Broken Soul: A Jane Yellowrock Novel
Page 29
“Yeah,” Eli said, watching me, sounding too casual. “I laid in a good plywood supply, but repair work isn’t in my contract. I need a raise.”
I finally got a breath as the pain eased and snorted at the comment. I said, “Partners don’t get raises. They get part of the profit at year end.” From the corner of my eye, I spotted a twitch of smile in reply.
“What’s wrong with you?” Derek asked. No one replied and I shuffled upright, pretending nothing was wrong.
“While the doors are both sealed with plywood, we can go out through the windows.” Eli pointed to the three that lined the porch beneath jalousies. His weapons were nowhere to be seen, secreted in his clothes, out of sight but easy to hand. “They used to be doors, by the way,” he added, still watching me, his interest seeming casual, while it was actually far more intense than normal. He was offering unimportant information, as if fantasy-film special effects hadn’t just broken out in my house. “But the doors were removed and the windows retrofitted sometime in the early nineteen hundreds. I could make them back into doors if you want,” he offered. He was standing with his fists balled at his hips, assessing the house in light of our sudden lack of security, but also keeping his eyes on Derek and me. It was a nice trick. “That way we’d have more ways to get in and out next time the regular doors get broken.”
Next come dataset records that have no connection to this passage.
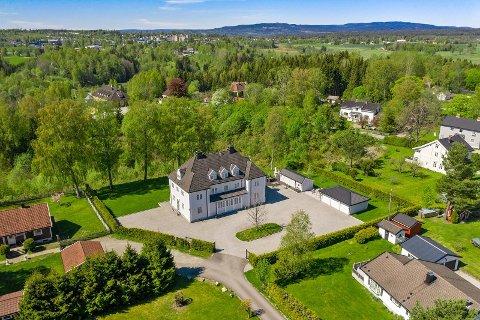 Prakteiendommen er lagt ut til salgs for 14,9 millioner kroner. Huset er fra 1917 og har storslått arkitektur og herskapelig interiør.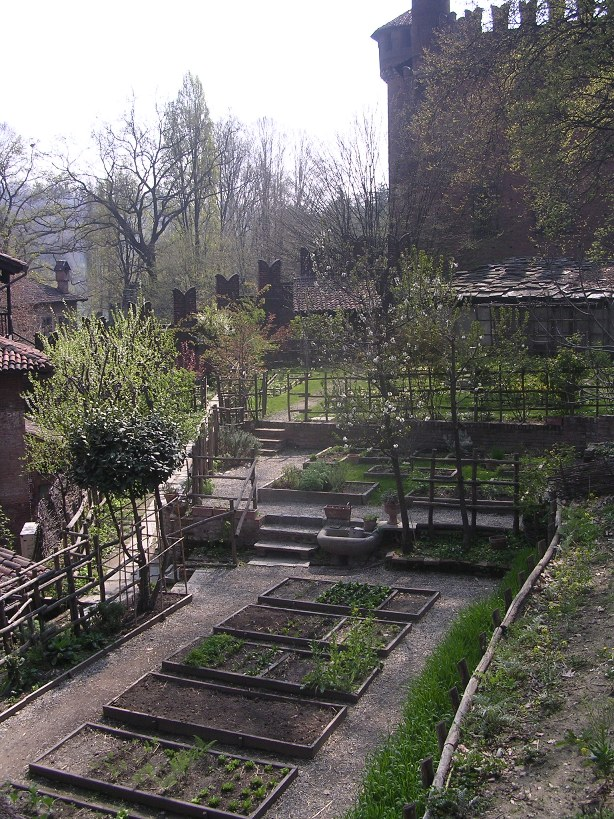 Un anno al giardino medievale di torino l 39 orto e gli - L orto in giardino ...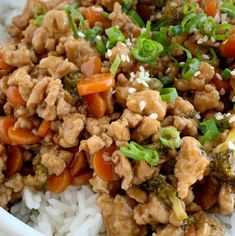 Teriyaki chicken rice bowls are a 30 minute dinner. Ground chicken, broccoli, and carrots simmer on the stove top in a delicious and simple teriyaki sauce. Ground Chicken Recipes, Turkey Recipes, Rice Recipes, Asian Recipes, Dinner Recipes, Cooking Recipes, Ground Chicken Tacos, Oriental Recipes, Cod Recipes
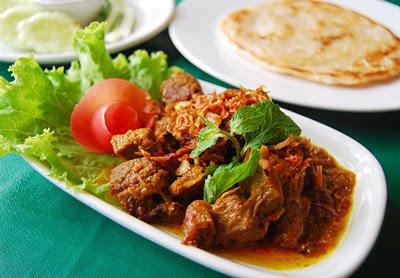 Tempat Makan Halal di Bangkok Home Cuisine
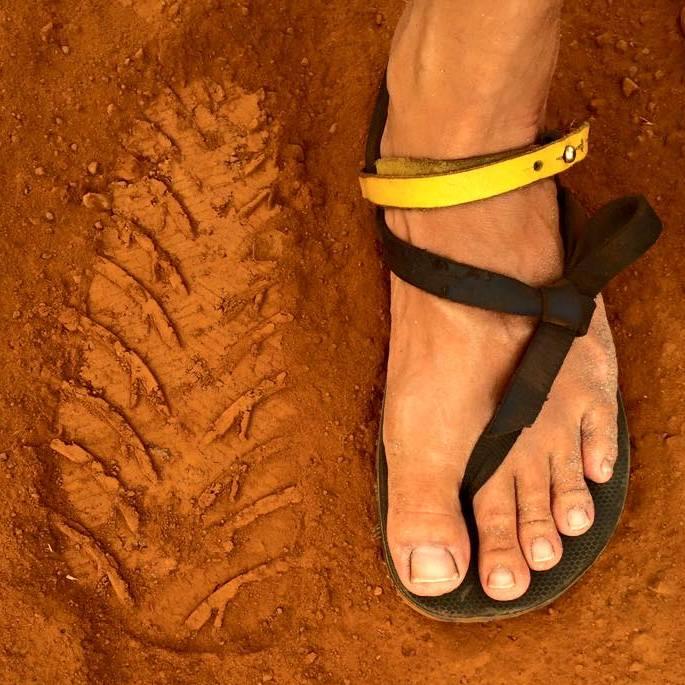bd089fdd7364 The Running Lunatic  Luna Sandals Origin Review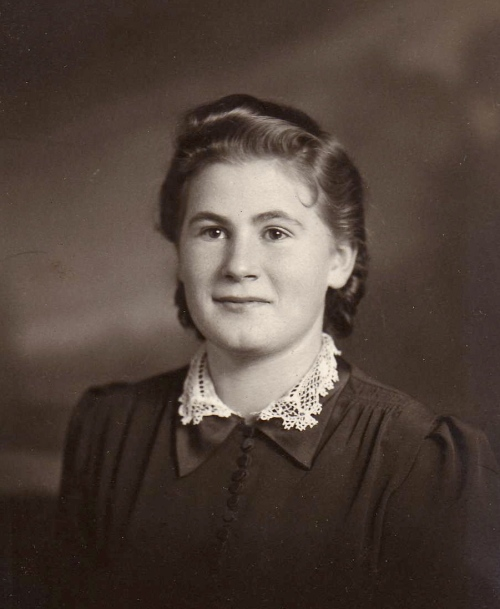 mom as a young girl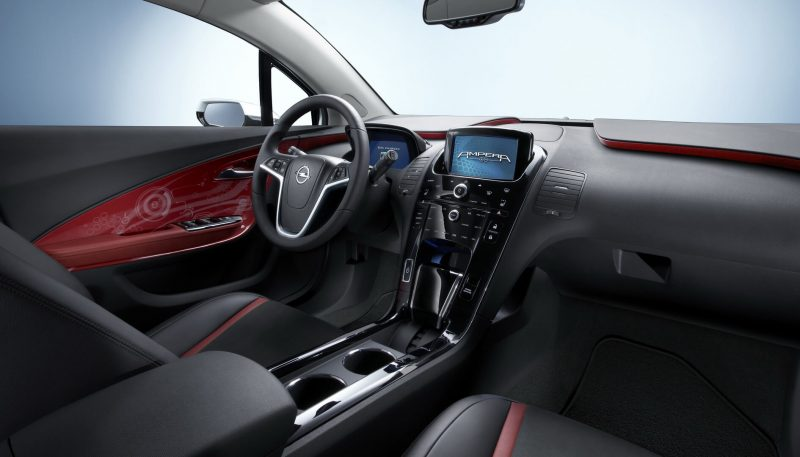 Салон Opel Ampera Rex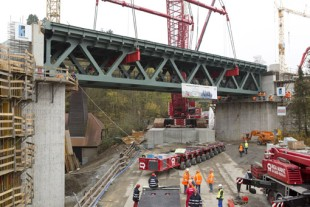 Finished! 355 tonnes of steel positioned precisely on the abutments of the future railway bridge.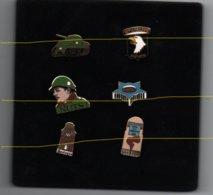 Pin's Militaire Bastogne, Nuts, Dos Doré Par Tonton Lulu Rare....BT14 - Militaria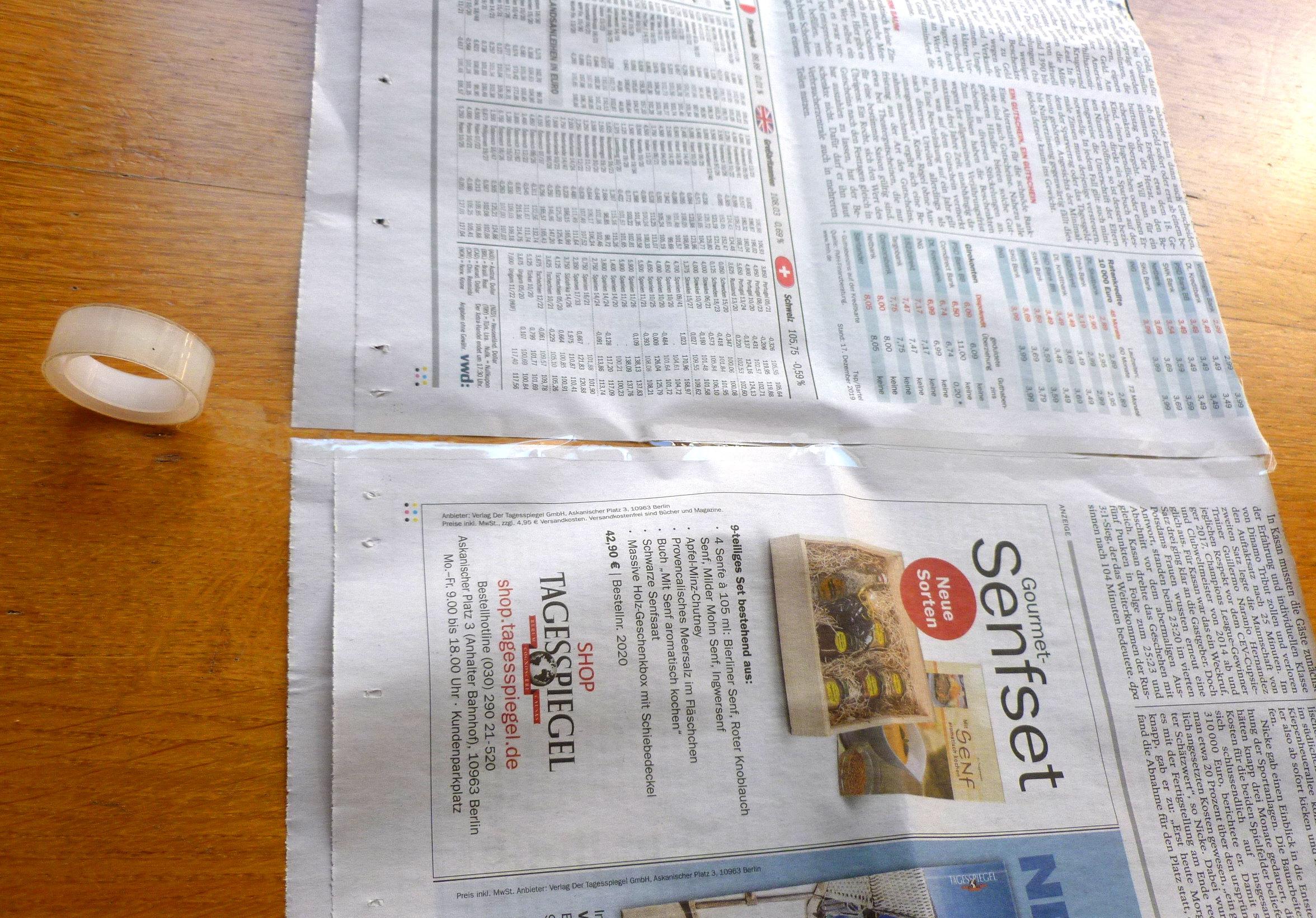 07 Zeitungkleben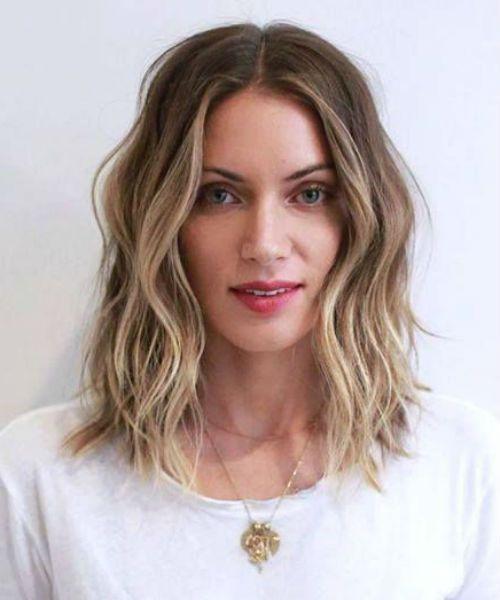 25 Featured Medium Wavy Hairstyles For Women To Reach Perfection Medium Length Wavy Hair Medium Length Hair Styles Medium Hair Styles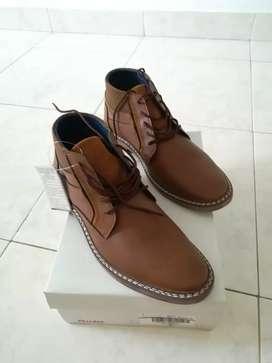 Vendo calzado de hombre talla 40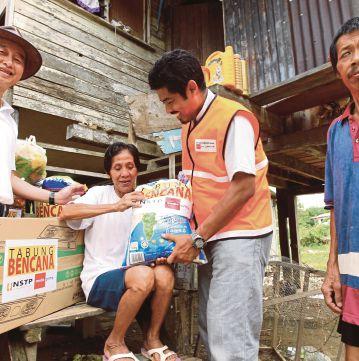 Sukarelawan NSTP-MPB bantu mangsa banjir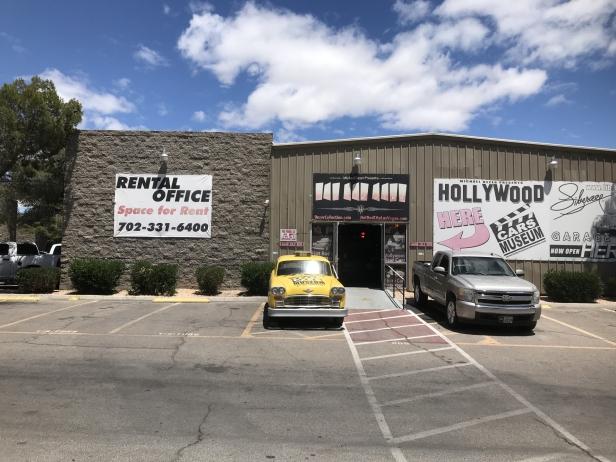 Hollywood Car Museum - Entrance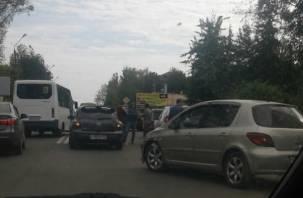 В Смоленске ДТП на Лавочкина спровоцировало пробку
“Ha-ha.” I lifted my head and sniffed, alarm again racing through me. I turned, following the scent to the front of the house.
“What?” Eli barked.
That odd magical prickling sensation again raced over me. Had the light-dragon gotten free? I was still holding the weapons, which I gripped more firmly, staring at the front door. “We got more company coming.”
“Details,” Eli said, redrawing blades and positioning throwing knives.
“L’arcenciel. Coming from that way.” I pointed down the front street.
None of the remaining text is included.